California should apply that same principle locally. COVID-19 requires vaccination, ventilation, testing and clear communication. H5N1 requires coordination among public health, agriculture and worker safety. Dengue requires mosquito control and fast response. Hantavirus requires rodent prevention and safe cleaning in cabins and sheds. Ebola requires infection control, contact tracing, safe care, safe burials and community trust.

The goal is not to criticize the work already being done. It is to strengthen it while we have time.

City and county leaders should make infectious-disease drills as normal as earthquake exercises. Neighborhood councils, schools, churches, employers and community clinics can help translate public-health guidance into language people trust. Preparedness should not arrive as a confusing order from above. It should be built through relationships before a crisis. That is especially important in a region where many residents work hourly jobs, care for elders, use public transit or cannot easily stay home without losing income. A preparedness plan that ignores those realities is not a plan; it is a press release.

That means sustained funding for local health departments, modern laboratories, wastewater surveillance, stockpiles, ventilation, vaccine access, farmworker protection and communication systems that earn trust before fear takes over. It also means protecting health-care workers, farm workers, emergency responders, school staff, travelers and families in crowded or under-resourced conditions.

Preparedness is personal, too.
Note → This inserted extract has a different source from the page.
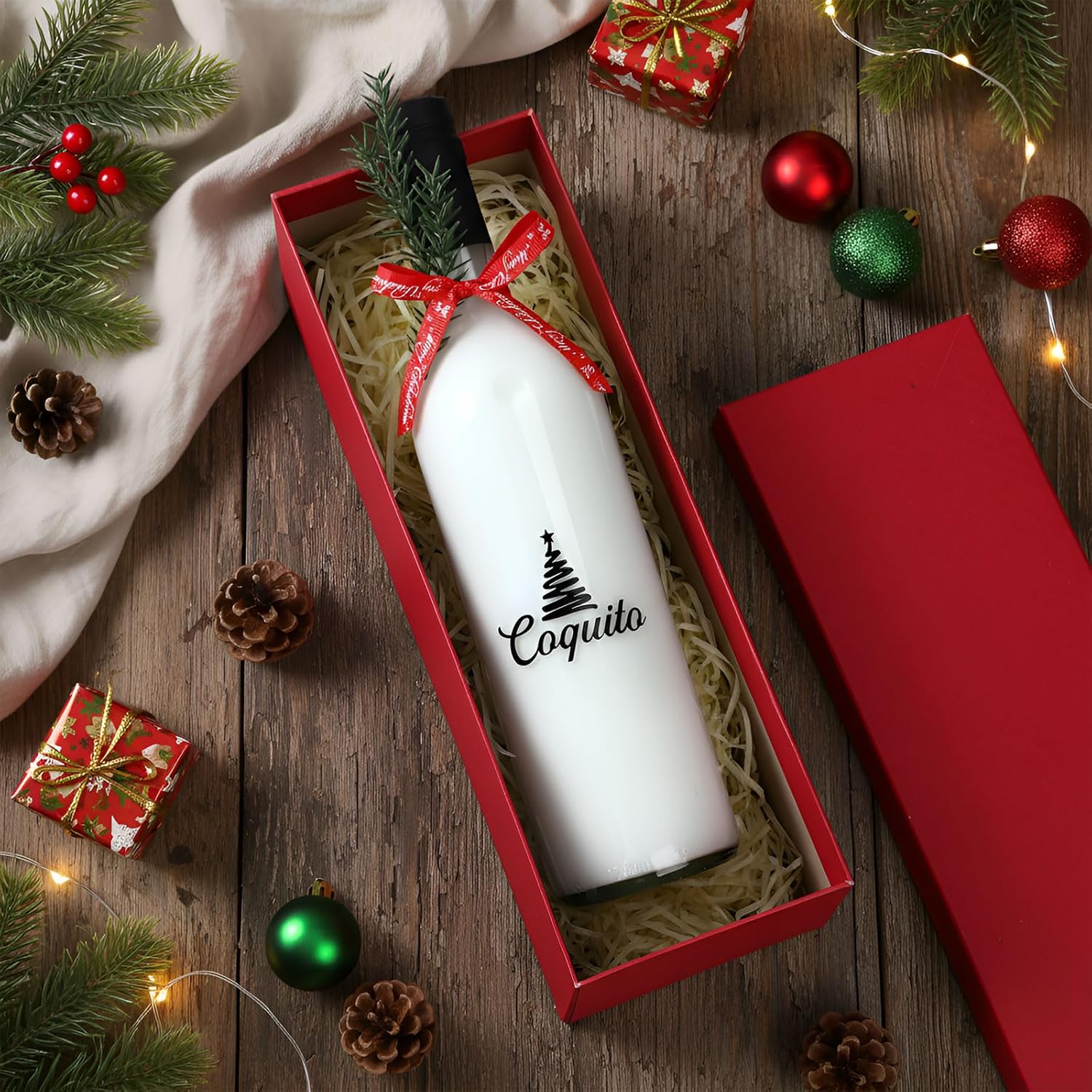 Mimorou 8 Pack Christmas Coquito Glass Wine Bottle Sets 25 oz Empty Clear Liquor Bottles with Ribbon and Artificial Branches for Home Brewing Xmas Gifts(Christmas Tree)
Staying current on recommended vaccines, staying home when ill, improving indoor air, reporting mosquito problems, keeping rodents out of homes and vacation cabins, following travel-health guidance and refusing to spread misinformation are forms of stewardship. They are not political gestures. They are basic responsibility.

The next outbreak may arrive through a cough, a mosquito bite, a dairy barn, a rodent-infested cabin, a crowded event, a funeral in a fragile health system or a flight from far away. We cannot predict every pathogen. We can decide whether the next warning meets a prepared public or a divided one.

COVID-19 taught us the cost of delay. Ebola reminds us that global health security is local health security. The lesson is not that California has failed. The lesson is that preparedness must be protected, funded and practiced before the next warning arrives.

(Taiwo Aremu, MD, MPH, PhD, is an assistant professor in the College of Pharmacy at Touro University California. The views expressed are his own.)